Date: Tue, 31 Oct 1995 02:29:51 GMT
Sender: Activists Mailing List <>
From: Rich Winkel <>
Organization: PACH
To: Multiple recipients of list ACTIV-L <>

/** reg.carib: 209.0 **/
** Written 12:49 PM Oct 27, 1995 by oaadvocacy in cdp:reg.carib **

Haitians resist structural adjustment—US reacts by withdrawing aid

Action Alert!, 27 October 1995

In response to public outcry over privatization, the Haitian government last week refused to sign a World Bank loan agreement which would require implementation of a structural adjustment program. In turn, USAID is withholding $4.5 million in balance-of-payments support in order to pressure the Haitians to agree to the adjustment plan.

The following letter is being sent to USAID and the international financial institutions. To sign on, please contact Lydia Williams at Oxfam America (include name of signer and org.) via phone (617/728-2409), fax (617/728-2596, or e-mail ( The deadline END OF BUSINESS, TUESDAY,OCT 31.

Also, please contact USAID today to demand that desperately-needed funds Haiti not be linked to acceptance of the structural adjustment plan: Brian Atwood, USAID Administrator phone: (202)647-9620 fax: (202)647-0148


Dear [donor agency]:

We, the undersigned US, non-governmental organizations, write to express our serious concern that pending decisions by international donor institutions are stifling democratic debate in Haiti.
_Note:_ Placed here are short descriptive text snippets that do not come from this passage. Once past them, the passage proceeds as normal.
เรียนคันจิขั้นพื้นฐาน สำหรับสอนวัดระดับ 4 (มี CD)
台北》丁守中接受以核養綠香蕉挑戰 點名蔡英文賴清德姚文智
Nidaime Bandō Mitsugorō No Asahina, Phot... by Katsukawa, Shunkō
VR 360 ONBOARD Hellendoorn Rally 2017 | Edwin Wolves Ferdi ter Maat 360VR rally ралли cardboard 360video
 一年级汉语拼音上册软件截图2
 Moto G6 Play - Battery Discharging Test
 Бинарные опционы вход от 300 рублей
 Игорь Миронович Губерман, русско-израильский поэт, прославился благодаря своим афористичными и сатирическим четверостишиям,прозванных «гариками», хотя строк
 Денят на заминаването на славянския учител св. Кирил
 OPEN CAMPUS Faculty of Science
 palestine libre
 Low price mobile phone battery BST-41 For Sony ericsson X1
One year ago, the international community demonstrated its commitment to democracy by helping to restore the government of President Jean-Bertrand Aristide. Following President Aristide’s return, international donors conducted a Joint Assessment Mission to Haiti to determine what role they would play in the nation’s reconstruction.

In the report from the Mission, the donors determined that, in the past international cooperation to Haiti has had two basic shortcomings: no impact and no sustainability. Sustainability, it concluded, required Haitian society to further build consensus on basic societal values and goals... As a first step, the Mission called for increasing the link between communities and their elected officials, in order to increase the legitimacy of authority... and fostering of a dialogue with the government and the social sector which could lead to active participation of social organizations in national development strategies and programmes.
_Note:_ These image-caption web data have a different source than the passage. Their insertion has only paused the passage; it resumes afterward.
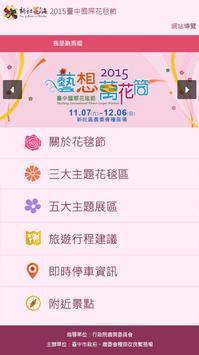 2015新社花海(2015臺中國際花毯節) apk screenshot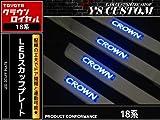 クラウン GSR 18 LEDスカッフプレート 青/EL ステッププレート サイド ブルー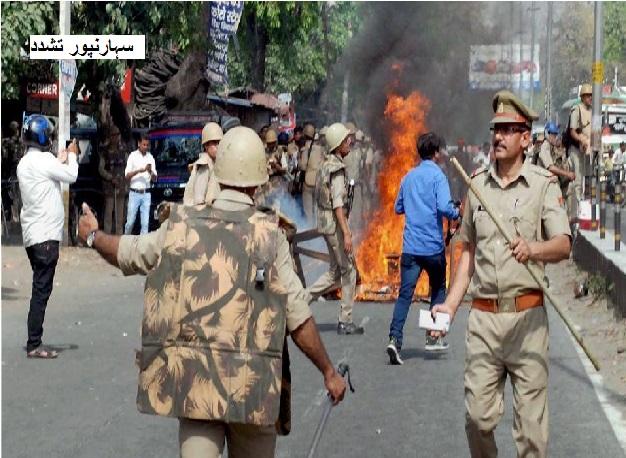سہارنپور تشدد: یوگی آدتیہ ناتھ حکومت کی بڑی کارروائی:ڈی ایم اور ایس ایس پی ہٹائے گئے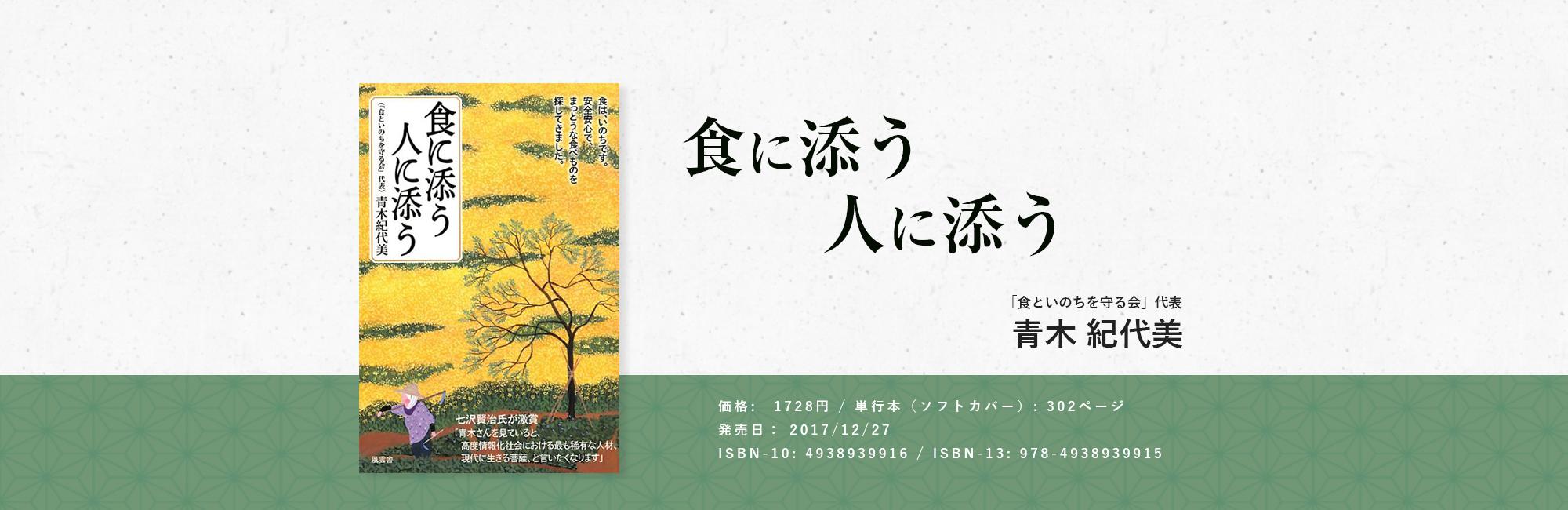 books_bnr4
Barely one year later, donor attempts to push through significant economic reforms belie these earlier commitments. For example, with the parliamentary and local elections just completed, and the new parliament seated mere days ago, public debate about the privatization of state-owned industries and other fundamental economic issues is just beginning. And yet, donors have already determined that privatization is a priority and will proceed along a certain course and timetable. This has led to public outcry and major disagreement within the government, resulting in the resignation of the prime minister.
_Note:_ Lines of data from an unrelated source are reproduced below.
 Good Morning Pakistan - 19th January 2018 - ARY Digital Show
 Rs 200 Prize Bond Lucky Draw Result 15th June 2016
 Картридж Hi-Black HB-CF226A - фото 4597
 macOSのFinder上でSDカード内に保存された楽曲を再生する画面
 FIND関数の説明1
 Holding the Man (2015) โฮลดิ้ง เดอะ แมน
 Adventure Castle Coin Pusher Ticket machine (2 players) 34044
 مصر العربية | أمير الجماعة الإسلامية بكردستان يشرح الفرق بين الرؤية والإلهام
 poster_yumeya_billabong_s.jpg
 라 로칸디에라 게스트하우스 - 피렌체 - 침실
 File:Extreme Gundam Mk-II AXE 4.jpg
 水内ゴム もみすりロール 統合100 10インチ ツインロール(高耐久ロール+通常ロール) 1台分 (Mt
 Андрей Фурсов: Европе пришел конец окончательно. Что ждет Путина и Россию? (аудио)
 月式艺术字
The situation raises two related concerns: First, the donors have patently dismissed the legitimate concerns of Haitian citizens vis a vis sovereignty, due process, and equity. Secondly, these agencies continue to use Haiti’s urgent budget needs to force hasty acceptance of policies which will have a long-term impact on the Haitian people.

Such pressure from donors can hardly be said to be supportive of democracy. Nor are donor agencies doing their job in ensuring that information about their programs and policies is getting to the people who are supposedly the beneficiaries and, in the case of assistance from the multilateral banks, will be expected to repay the loans.

Earlier this month, some of our organizations hosted a 13-member delegation of leaders of Haitian non-governmental and grassroots organizations. The purpose of their trip was to collect information and meet face-to-face with multilateral development bank officials to begin the process of analyzing the plans.

The delegation was extremely frustrated by the lack of access to donor-controlled information, especially documents, that is critical to their ability to engage in any meaningful debate on donor programs and policies in Haiti. For example, the delegation could not obtain a copy of the International Finance Corporation feasibility study on privatization, which proposes specific strategies and options for their nation. They noted that donors are blocking citizen participation in economic decisions that affect them, while they are pumping millions of dollars into so-called democracy projects and civil society-building projects.

The delegation made it clear to donors that Haitian citizens’ groups must be seen as active participants in each step of the development process, including economic policy making, rather than merely as implementers of foreign-designed projects. The Haitian people expect their government to ensure that donor-supported projects and policies serve the interests of the Haitian people, include the people in the formulation of the programs, and transform, rather than reinforce, the social and economic status-quo that led to the military coup d’etat and continue to marginalize Haiti’s poor majority.

Once again, we urge that the donor community disseminate information to the Haitian population and devise mechanisms, in concert with the Haitian government, to enable citizens and their parliament to become informed participants in the economic policymaking process. Without these actions, there can be no lasting democracy or development in Haiti.